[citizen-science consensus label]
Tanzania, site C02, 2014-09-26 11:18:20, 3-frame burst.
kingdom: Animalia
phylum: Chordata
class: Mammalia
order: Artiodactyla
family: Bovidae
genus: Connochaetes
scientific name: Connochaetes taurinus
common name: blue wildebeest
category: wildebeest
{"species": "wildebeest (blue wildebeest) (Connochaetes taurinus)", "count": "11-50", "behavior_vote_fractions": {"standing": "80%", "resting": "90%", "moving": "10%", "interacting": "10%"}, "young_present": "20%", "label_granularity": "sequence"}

> _What the task requires_:
Take from the listing every line in which the word "taurinus" appears.

> _Answer to the exercise_:
scientific name: Connochaetes taurinus
{"species": "wildebeest (blue wildebeest) (Connochaetes taurinus)", "count": "11-50", "behavior_vote_fractions": {"standing": "80%", "resting": "90%", "moving": "10%", "interacting": "10%"}, "young_present": "20%", "label_granularity": "sequence"}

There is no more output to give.